Since Carpenter’s 1978 “Halloween,” we’ve been treated to seven sequels and two remakes, but director Green and co-writers Danny McBride and Jeff Fradley (who worked with Green on comedies like “Your Highness” and the HBO series “Vice Principals”) want you to forget the mostly-forgettable film franchise by getting back-to-basics. It’s a smart move, smart enough to get John Carpenter and Jamie Lee Curtis involved making a movie that continues where the original film ended.
For those unfamiliar with “Halloween’s” origin story, a boy named Michael Myers kills his sister on Halloween night and is sent to an asylum where he escapes fifteen years later to wreak havoc on his hometown of Haddonfield, Illinois. Upon his return to town on the anniversary of the murder, Myers dons a non-descript white mask and begins killing more teens on Halloween until babysitter Laurie Strode (Curtis, in her film debut) and Dr. Sam Loomis (Donald Pleasence) stop the carnage by shooting Myers. After being shot, Myers escapes and fuels the myth that the boogeyman exists and Myers is that boogeyman.

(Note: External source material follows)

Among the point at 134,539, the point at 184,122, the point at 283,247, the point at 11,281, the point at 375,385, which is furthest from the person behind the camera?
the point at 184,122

Green’s “Halloween” is a continuation from that night, forty years after what Haddonfield natives dub “The Babysitter Murders.” Myers, we learn, was apprehended after his pseudo-supernatural vanishing act and incarcerated back into the asylum he’d escaped. In a slick opening sequence, a couple of investigative podcasters visit the asylum to question Myers before he’s transferred to another facility. Escorted by Loomis’ replacement Dr. Sartain (Haluk Bilginer), the podcasters try to question Myers and produce the original white mask to provoke a response. Myers does not react, but other inmates around him start to get nervously excited- Gordon sets a good eerie tone.

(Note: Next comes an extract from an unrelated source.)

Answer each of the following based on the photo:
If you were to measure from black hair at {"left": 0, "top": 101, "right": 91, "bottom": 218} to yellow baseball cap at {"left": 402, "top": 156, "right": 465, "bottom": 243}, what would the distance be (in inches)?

Curtis reprises her role as Laurie, the lone survivor of Myers’ 1978 massacre, and you see why she’s back. Laurie has been traumatized from surviving Myers’ murders and has spent decades preparing for his return, but Curtis is given the chance to act not only as avenging angel but scarred survivor. While hoarding firearms and safeguarding her home give her the strong independent horror heroine role we’ve seen in the mold of “The Terminator’s” Sarah Connor or “Alien’s” Ripley, Curtis is also allowed to show Laurie’s psyche. In a chance moment to intercept and kill Myers during his asylum transfer, Curtis’ scene of Laurie caving in the wake of retribution emotes all of her anguish.
Of course, Myers’ transfer doesn’t go as planned and he escapes once more to don the mask and return to Haddonfield on Halloween. But what makes Gordon’s take on “Halloween” more interesting is he’s not only adopted Carpenter’s directing style with Myers slinking around houses and appearing from the shadows, he’s also given Myers and the film an abrupt directness in its actions: the killings come quick and Myers, for the most part, adopts a hide-in-plain sight attitude of the ultimate, invincible killing machine: it’s an effective and unnerving take against what you’d anticipate as more hidden horror.

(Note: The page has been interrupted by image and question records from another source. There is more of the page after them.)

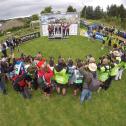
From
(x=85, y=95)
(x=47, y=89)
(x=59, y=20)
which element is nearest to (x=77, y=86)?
(x=85, y=95)

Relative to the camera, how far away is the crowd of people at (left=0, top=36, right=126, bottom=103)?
1240cm

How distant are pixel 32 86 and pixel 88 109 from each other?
3466 mm

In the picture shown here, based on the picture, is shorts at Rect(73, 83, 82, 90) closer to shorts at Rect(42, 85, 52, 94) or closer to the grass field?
the grass field

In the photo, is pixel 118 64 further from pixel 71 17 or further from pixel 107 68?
pixel 71 17

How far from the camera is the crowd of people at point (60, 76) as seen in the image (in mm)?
12398

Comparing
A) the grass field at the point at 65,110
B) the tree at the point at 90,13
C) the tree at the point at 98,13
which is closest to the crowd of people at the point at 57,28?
the grass field at the point at 65,110

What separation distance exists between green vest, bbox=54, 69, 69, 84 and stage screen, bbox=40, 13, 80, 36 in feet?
64.5

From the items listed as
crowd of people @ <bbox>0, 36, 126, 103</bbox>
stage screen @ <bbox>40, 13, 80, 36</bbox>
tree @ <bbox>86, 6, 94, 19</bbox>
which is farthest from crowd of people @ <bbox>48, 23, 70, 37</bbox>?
tree @ <bbox>86, 6, 94, 19</bbox>

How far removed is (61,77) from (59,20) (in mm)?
19984

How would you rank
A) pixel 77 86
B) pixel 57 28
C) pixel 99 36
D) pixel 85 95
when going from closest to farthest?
1. pixel 85 95
2. pixel 77 86
3. pixel 99 36
4. pixel 57 28

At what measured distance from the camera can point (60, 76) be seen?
12.8 meters

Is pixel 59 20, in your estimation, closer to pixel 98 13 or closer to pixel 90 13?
pixel 90 13

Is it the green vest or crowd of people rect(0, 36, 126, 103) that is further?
the green vest

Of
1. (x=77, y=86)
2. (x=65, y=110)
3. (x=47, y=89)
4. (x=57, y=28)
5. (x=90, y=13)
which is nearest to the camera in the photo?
(x=65, y=110)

Myers’ direct approach to mayhem is one of the new surprises Green’s “Halloween” has in store: it keeps old fans satisfied with visual and verbal references to Carpenter’s original while providing the energy to enthuse new audiences. With humor in the right spots and a new heroine to root for in Allyson (Andi Matichak), Laurie’s granddaughter and new teen introduced to the terror of the boogeyman, it appeals even to those most apprehensive of sequels or reboots.
Evil never dying may be an old movie trick, but Gordon breathes enough new life into his “Halloween” to make it a treat.